High-concurrency SQLite reads with esqlite3 NIF - performance bottleneck

Hi Folks,

I’m experiencing a performance bottleneck with the esqlite3 NIF driver ( GitHub - mmzeeman/esqlite: Erlang NIF for sqlite ) under high concurrent read load.

Current situation

  • Read-only heavy workload against SQLite database (no writes)

  • Erlang/OTP 28.0.2 on Linux Ubuntu 24.04 LTS

  • perf profiling shows significant CPU time in SQLite operations

  • All esqlite3 operations use ERL_NIF_DIRTY_JOB_IO_BOUND flag

  • Default dirty IO schedulers: 10 threads

Performance profile excerpt

+   10.28%     0.02%  erts_dios_6      esqlite3_nif.so        [.] sqlite3_step
   - 10.26% sqlite3_step
        6.15% sqlite3VdbeExec
        1.23% sqlite3BtreeIndexMoveto
+    7.42%  erts_dios_6      esqlite3_nif.so        [.] vdbeRecordCompareString
+    5.82%  erts_dios_6      esqlite3_nif.so        [.] sqlite3BtreeIndexMoveto
+    4.69%  erts_dios_6      esqlite3_nif.so        [.] sqlite3VdbeExec

The sqlite3_step function (which maps to esqlite_step NIF) consumes 10.26% CPU, with total SQLite operations around ~28%.

The bottleneck

Even though SQLite supports concurrent readers natively, the dirty IO scheduler pool (10 threads) appears to be serializing database operations.
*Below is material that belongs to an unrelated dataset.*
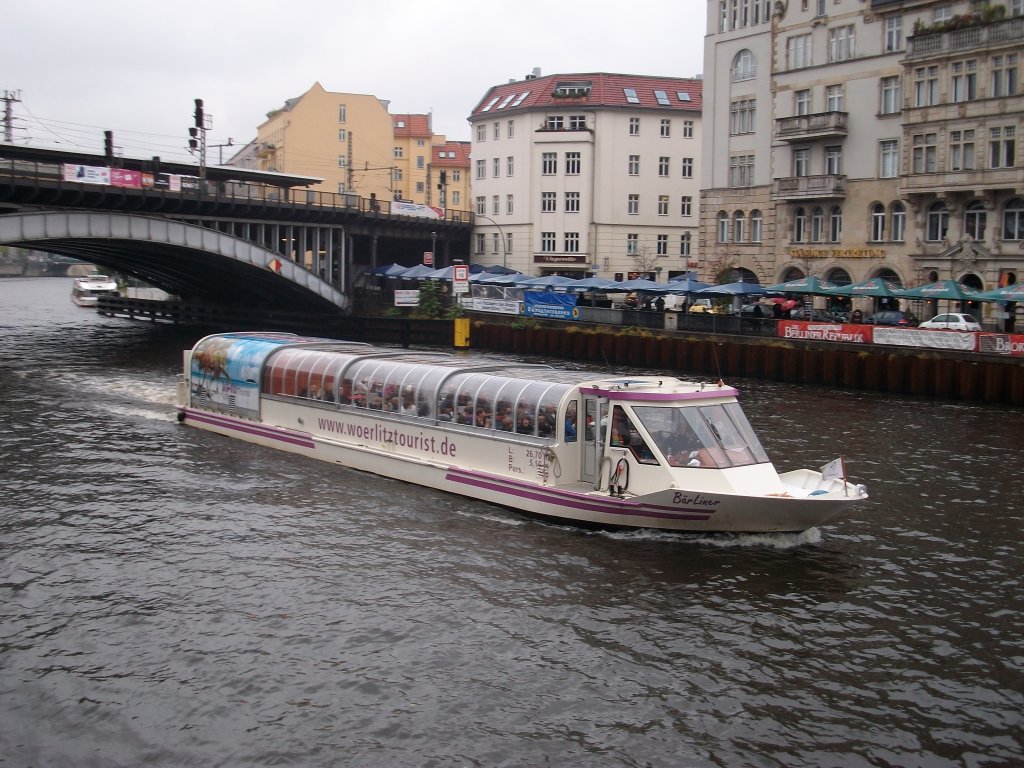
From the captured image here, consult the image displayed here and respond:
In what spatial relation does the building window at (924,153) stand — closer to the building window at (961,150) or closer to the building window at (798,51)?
the building window at (961,150)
Multiple SQLite connections don’t help since they all queue through the same limited dirty scheduler pool.

Relevant C code from esqlite3

Looking at the NIF function exports in sqlite3_nif.c:

static ErlNifFunc nif_funcs[] = {
    {"open", 1, esqlite_open, ERL_NIF_DIRTY_JOB_IO_BOUND},
    {"close", 1, esqlite_close, ERL_NIF_DIRTY_JOB_IO_BOUND},
    {"exec", 2, esqlite_exec, ERL_NIF_DIRTY_JOB_IO_BOUND},
    {"step", 1, esqlite_step, ERL_NIF_DIRTY_JOB_IO_BOUND},
    {"interrupt", 1, esqlite_interrupt, ERL_NIF_DIRTY_JOB_IO_BOUND},
    {"backup_init", 4, esqlite_backup_init, ERL_NIF_DIRTY_JOB_IO_BOUND},
    {"backup_step", 2, esqlite_backup_step, ERL_NIF_DIRTY_JOB_IO_BOUND},
    {"backup_finish", 1, esqlite_backup_finish, ERL_NIF_DIRTY_JOB_IO_BOUND},
    // ... other functions
};

All database I/O operations are marked as ERL_NIF_DIRTY_JOB_IO_BOUND, which seems correct for disk operations but creates a concurrency bottleneck.

Questions

  1. Safety: Is it safe to increase dirty IO schedulers to 50 with +SDio 50? Are there any gotchas or downsides beyond memory usage?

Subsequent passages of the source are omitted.